Extrait à lire:
————————

Influence des régularités graphotactiques et morphologiques sur l’apprentissage orthographique à l’école élémentaire

De nombreuses études ont montré, à l’aide d’épreuves de dictées de mots, que les performances en orthographe lexicale d’élèves de l’école élémentaire étaient influencées par leur sensibilité aux régularités graphotactiques et morphologiques (e.g., Pacton, Fayol, Nys et Peereman, 2019 ; Sénéchal, Basque et Leclaire, 2006 ; Sénéchal, Gingras et L’Heureux, 2016). D’autres études, plus rares, ont montré l’influence de ces deux types de régularités dans des situations d’apprentissage de l’orthographe de pseudo-mots insérés dans des histoires que les enfants lisent. Ces études de self-teaching (Share, 2008) ont comparé l’apprentissage de l’orthographe de pseudo-mots selon qu’ils incluent des patrons graphotactiques plus ou moins fréquents (e.g., Pacton, Sobaco, Fayol et Treiman, 2013) ou selon que des informations morphologiques justifiant l’orthographe des pseudo-mots sont présentes ou non dans les histoires (e.g., Pacton et al., 2018), mais elles n’ont jamais examiné l’intégration de ces deux types de contraintes. Seules trois études se sont intéressées à l’intégration des contraintes graphotactiques et morphologiques (Deacon et Pacton, 2007, cités par Pacton et al., 2019 ; Kemp et Bryant, 2003, cités par Pacton et al., 2019 ; Pacton, Fayol et Perruchet, 2005, cités par Bégin, Saint Laurent et Giasson, 2010) mais aucune n’a été menée en situation de self-teaching. Ces études suggèrent que, si des élèves de l’école élémentaire et des adultes prennent en compte les régularités graphotactiques et morphologiques, la possibilité de se fonder sur des règles morphologiques (e.g., /ɛt/ s’écrit toujours ette quand il correspond à un suffixe diminutif) ne supprime pas l’influence des régularités graphotactiques (e.g., ette est plus fréquent après un r qu’après un f).

Notre étude vise à mieux comprendre l’intégration des contraintes graphotactiques et morphologiques en comparant l’apprentissage implicite de l’orthographe de pseudo mots chez des élèves de CE2 et CM2 dans trois conditions expérimentales. Dans les trois conditions, six pseudo-mots morphologiquement simples se terminent par une rime orthographique fréquente (e.g., -ant) et six autres par une rime orthographique plus rare (e.g., -and). L’orthographe de ces pseudo-mots est justifiée par des formes morphologiquement complexes pour le premier type d’item dans la condition « morphologique fréquent » (e.g., loufant et loufantette), pour le deuxième type dans la condition « morphologique rare » (e.g., loufand et loufandette) mais pour aucun des deux dans la condition « tout opaque ». Notre hypothèse est que les patrons graphotactiques fréquents devraient être mieux appris que les patrons graphotactiques rares. Cet effet graphotactique devrait néanmoins être modulé par la présence de contraintes morphologiques. Comparativement à la condition « tout opaque », l’effet devrait être plus prononcé dans la condition « morphologique fréquent », mais réduit dans la condition « morphologique rare ». Nous nous attendons à retrouver ce patron de performances pour les deux niveaux scolaires, même si le niveau d’apprentissage moyen devrait être meilleur en CM2 qu’en CE2.

————————

Section données:
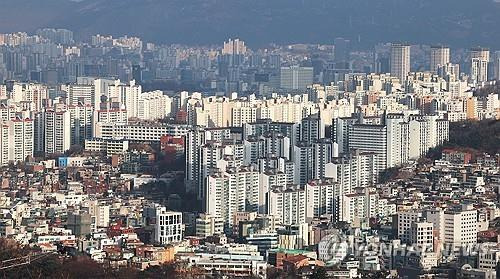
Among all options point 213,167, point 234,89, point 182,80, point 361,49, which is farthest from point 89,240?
point 361,49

————————

Consignes:
- a) Traduisez en anglais cette phrase de l'extrait sur l'apprentissage orthographique : « Notre hypothèse est que les patrons graphotactiques fréquents devraient être mieux appris que les patrons graphotactiques rares. »
- b) Dans l'extrait sur l'apprentissage orthographique, quelle condition expérimentale ne justifie l'orthographe d'aucun des deux types de pseudo-mots par des formes morphologiquement complexes ?
- c) Poursuivez la rédaction de l'extrait sur l'apprentissage orthographique à partir de sa dernière phrase.
Le listing n'a aucun rôle dans ces consignes.

Corrigé:
- a) Our hypothesis is that frequent graphotactic patterns should be learned better than rare graphotactic patterns.

- b) La condition « tout opaque ».

- c)
Tests standardisés de lecture et d’orthographe 

Les compétences en lecture et en orthographe sont évaluées avec le test TeCoPé (Test de Compréhension de Phrases écrites) (Ecalle, 2011) et l’épreuve de dictée du Corbeau issue de la L2MA-2 (Batterie langage oral, langage écrit, mémoire, attention – 2nde édition), (Chevrie-Muller, Maillart, Simon, et Fournier, 2010). Le TeCopé permet de tester la compréhension en lecture à l’aide d’une tâche de jugement d’adéquation sémantique non chronométrée. Il s’adresse à une population âgée de 7 à 15 ans et se compose de deux parties de 24 items chacune. Chaque item comporte deux phrases linguistiquement différentes. L’enfant doit dire si ces deux phrases signifient ou non la même chose (e.g., le garçon bondit – l’enfant saute). Au vu de l’âge de nos sujets, seul le niveau P1 est effectué par les élèves. La dictée du Corbeau est issue de la batterie L2MA-2. Elle est étalonnée du CE1 à la 6ème et se compose de deux parties (A1 et A2). La partie A1 est administrée aux enfants de CE2. Les CM2 effectuent, eux, les parties A1 et A2. Cette dictée aboutit à l’obtention de trois notes selon les capacités en orthographe phonétique, orthographe d’usage et orthographe grammaticale, ainsi qu’à une note globale. C’est cette dernière à laquelle nous nous référons afin d’apparier les sujets dans notre étude.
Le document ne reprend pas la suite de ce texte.